JSON.SET task:t1:9001 $ '{
  "taskId": "9001",
  "tenantId": "t1",
  "status": "open",
  "assigneeId": "u123",
  "severity": "high",
  "dueAtEpochMs": 1780000000000,
  "title": "Review suspicious account",
  "tags": ["fraud", "kyc"],
  "customer": {
    "id": "c123",
    "riskTier": "high"
  }
}'

Index:

FT.CREATE idx:task:t1
  ON JSON
  PREFIX 1 task:t1:
  SCHEMA
    $.taskId AS taskId TAG
    $.status AS status TAG
    $.assigneeId AS assigneeId TAG
    $.severity AS severity TAG
    $.dueAtEpochMs AS dueAt NUMERIC SORTABLE
    $.title AS title TEXT
    $.tags[*] AS tags TAG
    $.customer.riskTier AS customerRiskTier TAG

Advantages:

  • expressive document model
  • natural nested/array representation
  • path updates
  • aligns with HTTP API payloads
  • easier for document-centric use cases

Disadvantages:

  • large documents can become expensive
  • deeply nested fields increase indexing/retrieval cost
  • schema drift can silently weaken queries
  • partial updates need discipline
  • canonical domain invariants still belong in the application/database

Production default:

Prefer Hash for flat operational objects. Prefer JSON for nested document read models. Avoid storing huge aggregate objects as one Redis JSON document.


6. Index Field Types

Index schema is where you declare how Redis should interpret fields.

Common field types:

Field typeUse forExample
TAGexact match, enums, IDs, categoriesstatus, tenantId, assigneeId, sku, country
TEXTtokenized full-text searchtitle, description, comment body
NUMERICrange queries, numeric filtersprice, dueAt, score, amount
GEOgeospatial filteringstore location, device location
VECTORembedding similarity searchsemantic document retrieval
GEOSHAPEshape-based geo queries where supportedpolygons, regions

6.1 TAG Fields

Use TAG for exact values.

Examples:

@status:{open}
@tenantId:{t1}
@assigneeId:{u123}
@category:{laptop}

Design rule:

IDs, enums, and low-to-medium cardinality categories should usually be TAG, not TEXT.

Common mistake:

status TEXT

Then you accidentally rely on tokenization and text semantics for an enum.
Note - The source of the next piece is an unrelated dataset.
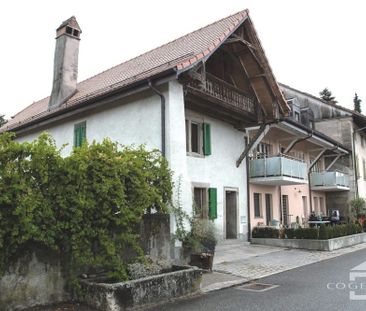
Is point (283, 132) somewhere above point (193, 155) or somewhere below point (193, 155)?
above

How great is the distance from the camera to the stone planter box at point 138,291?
683cm

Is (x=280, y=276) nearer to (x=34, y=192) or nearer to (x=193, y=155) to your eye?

That creates weird behavior.

6.2 TEXT Fields

Use TEXT for human language.

Examples:

@title:fraud
@description:("identity mismatch")

Use cases:

  • title search
  • description search
  • note/comment search
  • product name search
  • policy text search

Avoid using TEXT for:

  • IDs
  • status values
  • tenant IDs
  • exact categories
  • timestamps

6.3 NUMERIC Fields

Use NUMERIC for range filters:

@price:[100 500]
@dueAt:[-inf 1780000000000]
@riskScore:[80 100]

Important:

Store time as epoch milliseconds or epoch seconds consistently. Do not mix formats across documents.

6.4 SORTABLE Fields

A field can be indexed for sorting. Sorting adds cost. Only mark fields sortable if the query contract needs them.

Good candidates:

  • createdAt
  • updatedAt
  • dueAt
  • price
  • score
  • priority

Bad candidates:

  • huge text
  • rarely used fields
  • high-cardinality fields without sort use case

7. Key Prefix and Index Boundary

Redis Search indexes keys by prefix. Prefix design becomes part of your schema.

Good:

task:{tenantId}:{taskId}
product:{catalogId}:{sku}
session:{tenantId}:{sessionId}
case:{tenantId}:{caseId}

Index per tenant:

FT.CREATE idx:task:t1 ON JSON PREFIX 1 task:t1: SCHEMA ...

Index across tenants:

FT.CREATE idx:task ON JSON PREFIX 1 task: SCHEMA $.tenantId AS tenantId TAG ...

Trade-off:

ModelProsCons
Index per tenantisolation, small blast radius, easier delete/rebuildmany indexes, operational overhead
Shared index with tenant fieldfewer indexes, easier global querystrict tenant filter required, bigger index, noisy neighbor risk
Index per domain/versionclean migration boundarymore index lifecycle work

Production rule:

Tenant isolation should not rely only on the application remembering to add @tenantId:{...} to every query if the data has strong isolation requirements.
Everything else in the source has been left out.